───── Material shown

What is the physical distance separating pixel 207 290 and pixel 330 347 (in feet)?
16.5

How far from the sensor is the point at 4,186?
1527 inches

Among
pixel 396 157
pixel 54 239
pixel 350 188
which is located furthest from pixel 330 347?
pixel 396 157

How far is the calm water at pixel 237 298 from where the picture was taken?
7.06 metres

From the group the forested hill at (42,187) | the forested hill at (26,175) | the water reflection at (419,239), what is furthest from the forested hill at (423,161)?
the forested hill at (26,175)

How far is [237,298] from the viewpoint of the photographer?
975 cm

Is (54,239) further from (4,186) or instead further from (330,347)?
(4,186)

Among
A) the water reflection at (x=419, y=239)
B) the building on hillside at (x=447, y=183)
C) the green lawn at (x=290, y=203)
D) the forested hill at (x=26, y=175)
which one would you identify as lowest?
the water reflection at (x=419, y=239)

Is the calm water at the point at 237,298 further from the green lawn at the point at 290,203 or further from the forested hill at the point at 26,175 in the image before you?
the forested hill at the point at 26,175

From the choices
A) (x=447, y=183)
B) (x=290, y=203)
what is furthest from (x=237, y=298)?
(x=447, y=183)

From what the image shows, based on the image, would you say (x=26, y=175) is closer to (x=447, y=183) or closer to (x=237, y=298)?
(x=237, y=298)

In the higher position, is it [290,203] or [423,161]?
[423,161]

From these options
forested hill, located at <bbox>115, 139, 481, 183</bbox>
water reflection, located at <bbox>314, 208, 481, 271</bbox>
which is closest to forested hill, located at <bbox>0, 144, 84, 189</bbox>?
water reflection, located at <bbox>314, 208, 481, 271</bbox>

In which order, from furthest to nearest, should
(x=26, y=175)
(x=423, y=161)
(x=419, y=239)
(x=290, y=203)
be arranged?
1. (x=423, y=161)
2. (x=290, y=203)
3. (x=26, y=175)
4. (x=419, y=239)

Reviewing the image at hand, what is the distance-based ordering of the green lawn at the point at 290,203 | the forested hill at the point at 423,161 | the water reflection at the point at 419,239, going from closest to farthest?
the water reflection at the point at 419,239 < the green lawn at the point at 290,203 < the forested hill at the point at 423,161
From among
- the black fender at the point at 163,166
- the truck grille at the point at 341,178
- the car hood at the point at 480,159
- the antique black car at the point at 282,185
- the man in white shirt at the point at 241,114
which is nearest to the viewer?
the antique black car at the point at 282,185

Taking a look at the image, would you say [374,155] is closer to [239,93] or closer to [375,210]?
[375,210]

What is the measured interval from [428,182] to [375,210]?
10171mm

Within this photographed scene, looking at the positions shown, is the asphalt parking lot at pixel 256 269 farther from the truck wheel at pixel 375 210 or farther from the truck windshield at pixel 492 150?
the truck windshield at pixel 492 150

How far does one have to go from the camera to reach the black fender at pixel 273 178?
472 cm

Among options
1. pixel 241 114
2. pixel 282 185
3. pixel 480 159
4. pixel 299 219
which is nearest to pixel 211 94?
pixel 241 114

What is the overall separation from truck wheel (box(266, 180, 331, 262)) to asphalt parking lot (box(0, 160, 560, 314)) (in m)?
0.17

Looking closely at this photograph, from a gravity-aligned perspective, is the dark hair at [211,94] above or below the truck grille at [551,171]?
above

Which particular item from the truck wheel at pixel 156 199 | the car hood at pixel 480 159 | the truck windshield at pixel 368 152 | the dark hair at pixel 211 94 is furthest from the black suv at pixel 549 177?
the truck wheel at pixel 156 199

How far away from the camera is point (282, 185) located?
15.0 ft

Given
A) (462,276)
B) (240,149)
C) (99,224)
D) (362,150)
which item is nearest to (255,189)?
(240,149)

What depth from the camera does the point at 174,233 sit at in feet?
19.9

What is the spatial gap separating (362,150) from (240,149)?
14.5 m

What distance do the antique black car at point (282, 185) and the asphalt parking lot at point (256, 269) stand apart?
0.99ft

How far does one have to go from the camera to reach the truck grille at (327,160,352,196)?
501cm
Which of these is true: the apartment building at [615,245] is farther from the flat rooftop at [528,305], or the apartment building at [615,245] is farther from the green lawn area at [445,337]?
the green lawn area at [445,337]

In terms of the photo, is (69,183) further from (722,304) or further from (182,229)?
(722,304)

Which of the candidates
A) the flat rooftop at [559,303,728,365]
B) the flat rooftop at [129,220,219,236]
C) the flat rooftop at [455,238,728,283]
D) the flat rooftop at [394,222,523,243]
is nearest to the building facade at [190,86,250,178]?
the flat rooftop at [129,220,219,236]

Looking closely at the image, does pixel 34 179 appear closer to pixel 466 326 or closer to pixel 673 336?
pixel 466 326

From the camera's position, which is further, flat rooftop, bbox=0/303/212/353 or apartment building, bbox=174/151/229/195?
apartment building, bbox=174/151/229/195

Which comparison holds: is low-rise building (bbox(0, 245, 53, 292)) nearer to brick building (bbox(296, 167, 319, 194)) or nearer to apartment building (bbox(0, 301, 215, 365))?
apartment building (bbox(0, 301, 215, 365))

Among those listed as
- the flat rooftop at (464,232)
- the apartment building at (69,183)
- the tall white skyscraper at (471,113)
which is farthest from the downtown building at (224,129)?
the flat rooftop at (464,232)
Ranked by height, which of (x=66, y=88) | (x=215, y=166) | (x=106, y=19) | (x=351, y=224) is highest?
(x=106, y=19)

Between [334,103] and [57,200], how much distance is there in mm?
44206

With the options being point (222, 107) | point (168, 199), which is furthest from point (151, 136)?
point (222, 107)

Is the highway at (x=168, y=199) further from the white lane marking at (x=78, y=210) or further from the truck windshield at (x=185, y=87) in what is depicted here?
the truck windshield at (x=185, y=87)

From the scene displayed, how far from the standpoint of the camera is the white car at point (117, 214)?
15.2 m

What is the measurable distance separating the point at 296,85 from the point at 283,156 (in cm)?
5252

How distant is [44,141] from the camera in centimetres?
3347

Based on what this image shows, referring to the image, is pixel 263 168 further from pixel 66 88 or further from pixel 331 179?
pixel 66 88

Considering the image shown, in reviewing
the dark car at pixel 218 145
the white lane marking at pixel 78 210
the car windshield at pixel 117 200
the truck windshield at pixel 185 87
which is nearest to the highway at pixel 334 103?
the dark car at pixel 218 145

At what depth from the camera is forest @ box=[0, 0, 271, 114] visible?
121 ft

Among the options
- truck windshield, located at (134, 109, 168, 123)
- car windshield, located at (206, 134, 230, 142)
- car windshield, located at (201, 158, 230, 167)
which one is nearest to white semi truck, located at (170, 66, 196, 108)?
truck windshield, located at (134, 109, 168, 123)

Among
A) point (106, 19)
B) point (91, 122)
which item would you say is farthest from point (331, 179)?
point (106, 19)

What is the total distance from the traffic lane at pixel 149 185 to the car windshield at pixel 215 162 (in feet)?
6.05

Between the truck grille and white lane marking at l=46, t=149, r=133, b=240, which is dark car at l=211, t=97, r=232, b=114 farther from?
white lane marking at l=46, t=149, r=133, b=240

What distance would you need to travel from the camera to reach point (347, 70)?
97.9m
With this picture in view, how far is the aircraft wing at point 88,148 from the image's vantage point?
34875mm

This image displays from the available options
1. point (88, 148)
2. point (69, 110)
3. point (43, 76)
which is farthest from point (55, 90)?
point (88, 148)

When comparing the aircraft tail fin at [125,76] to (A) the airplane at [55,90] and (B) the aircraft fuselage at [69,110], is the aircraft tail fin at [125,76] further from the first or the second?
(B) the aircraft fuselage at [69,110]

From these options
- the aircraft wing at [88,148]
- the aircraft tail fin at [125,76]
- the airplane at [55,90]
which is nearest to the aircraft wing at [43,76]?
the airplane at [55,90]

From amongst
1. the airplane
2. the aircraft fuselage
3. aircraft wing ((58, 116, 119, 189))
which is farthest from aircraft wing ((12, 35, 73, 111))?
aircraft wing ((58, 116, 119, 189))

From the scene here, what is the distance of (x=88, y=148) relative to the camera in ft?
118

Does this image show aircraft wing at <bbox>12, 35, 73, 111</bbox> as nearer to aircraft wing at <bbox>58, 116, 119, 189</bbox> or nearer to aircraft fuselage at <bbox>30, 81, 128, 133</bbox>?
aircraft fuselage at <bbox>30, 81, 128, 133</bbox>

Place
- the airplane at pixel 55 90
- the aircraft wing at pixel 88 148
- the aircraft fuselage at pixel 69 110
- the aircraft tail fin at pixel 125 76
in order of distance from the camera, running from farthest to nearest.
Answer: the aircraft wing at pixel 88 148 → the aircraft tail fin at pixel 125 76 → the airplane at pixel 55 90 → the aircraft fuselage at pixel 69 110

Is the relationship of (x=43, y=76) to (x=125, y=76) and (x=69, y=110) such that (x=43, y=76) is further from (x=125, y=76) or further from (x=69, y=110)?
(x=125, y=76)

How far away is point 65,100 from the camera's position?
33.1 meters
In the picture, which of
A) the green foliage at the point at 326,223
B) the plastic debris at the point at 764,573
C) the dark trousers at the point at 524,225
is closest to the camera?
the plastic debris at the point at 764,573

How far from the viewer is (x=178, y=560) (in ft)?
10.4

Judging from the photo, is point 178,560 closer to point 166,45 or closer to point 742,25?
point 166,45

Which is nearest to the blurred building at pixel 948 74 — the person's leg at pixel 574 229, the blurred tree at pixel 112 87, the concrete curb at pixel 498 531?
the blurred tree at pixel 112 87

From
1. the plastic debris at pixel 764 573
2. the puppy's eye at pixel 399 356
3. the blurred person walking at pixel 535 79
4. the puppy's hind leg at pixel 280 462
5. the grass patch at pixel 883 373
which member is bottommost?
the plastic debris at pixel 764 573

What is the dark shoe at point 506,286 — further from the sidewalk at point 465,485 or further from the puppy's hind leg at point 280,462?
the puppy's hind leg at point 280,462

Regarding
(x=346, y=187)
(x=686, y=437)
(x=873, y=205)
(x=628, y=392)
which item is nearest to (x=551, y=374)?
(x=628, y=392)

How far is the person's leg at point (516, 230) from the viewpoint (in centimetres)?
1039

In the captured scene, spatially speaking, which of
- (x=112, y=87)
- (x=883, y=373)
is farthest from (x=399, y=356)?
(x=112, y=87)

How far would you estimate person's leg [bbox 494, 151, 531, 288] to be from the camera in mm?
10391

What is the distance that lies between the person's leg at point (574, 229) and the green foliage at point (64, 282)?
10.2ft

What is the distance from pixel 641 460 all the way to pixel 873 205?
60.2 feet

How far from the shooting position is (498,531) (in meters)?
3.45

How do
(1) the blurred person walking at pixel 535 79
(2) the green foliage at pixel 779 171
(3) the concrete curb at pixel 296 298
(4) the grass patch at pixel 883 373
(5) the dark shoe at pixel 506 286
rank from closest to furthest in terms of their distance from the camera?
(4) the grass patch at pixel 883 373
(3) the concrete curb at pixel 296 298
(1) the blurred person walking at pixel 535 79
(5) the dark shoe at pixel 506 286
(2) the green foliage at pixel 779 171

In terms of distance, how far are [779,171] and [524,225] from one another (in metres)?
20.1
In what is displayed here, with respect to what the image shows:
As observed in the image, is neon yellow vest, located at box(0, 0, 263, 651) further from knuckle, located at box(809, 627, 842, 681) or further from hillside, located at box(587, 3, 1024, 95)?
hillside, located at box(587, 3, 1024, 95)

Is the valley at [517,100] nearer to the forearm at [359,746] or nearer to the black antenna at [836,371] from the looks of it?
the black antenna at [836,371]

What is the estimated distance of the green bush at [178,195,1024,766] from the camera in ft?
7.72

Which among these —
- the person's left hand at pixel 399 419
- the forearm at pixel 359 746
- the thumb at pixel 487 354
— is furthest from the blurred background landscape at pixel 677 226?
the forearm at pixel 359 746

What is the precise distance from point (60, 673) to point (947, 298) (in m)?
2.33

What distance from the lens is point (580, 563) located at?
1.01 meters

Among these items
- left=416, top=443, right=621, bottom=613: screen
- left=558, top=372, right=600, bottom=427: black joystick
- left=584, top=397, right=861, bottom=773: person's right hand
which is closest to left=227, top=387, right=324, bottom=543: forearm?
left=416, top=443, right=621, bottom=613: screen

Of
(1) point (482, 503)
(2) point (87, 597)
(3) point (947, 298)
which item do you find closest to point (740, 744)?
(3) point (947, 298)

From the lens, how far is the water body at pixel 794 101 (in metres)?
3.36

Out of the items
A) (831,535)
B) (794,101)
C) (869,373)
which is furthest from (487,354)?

──────────

Your task is to reproduce, exactly and exclusively, the lines from the one holding "What is the precise" through the final line of the listing.

What is the precise distance from point (60, 673) to point (947, 298) (in m)?
2.33

What distance from the lens is point (580, 563) located at?
1.01 meters

Among these items
- left=416, top=443, right=621, bottom=613: screen
- left=558, top=372, right=600, bottom=427: black joystick
- left=584, top=397, right=861, bottom=773: person's right hand
which is closest to left=227, top=387, right=324, bottom=543: forearm?
left=416, top=443, right=621, bottom=613: screen

Of
(1) point (482, 503)
(2) point (87, 597)
(3) point (947, 298)
which item do you find closest to point (740, 744)?
(3) point (947, 298)

From the lens, how far is the water body at pixel 794 101 (in metres)?
3.36

Out of the items
A) (831,535)
B) (794,101)
C) (869,373)
which is furthest from (487,354)?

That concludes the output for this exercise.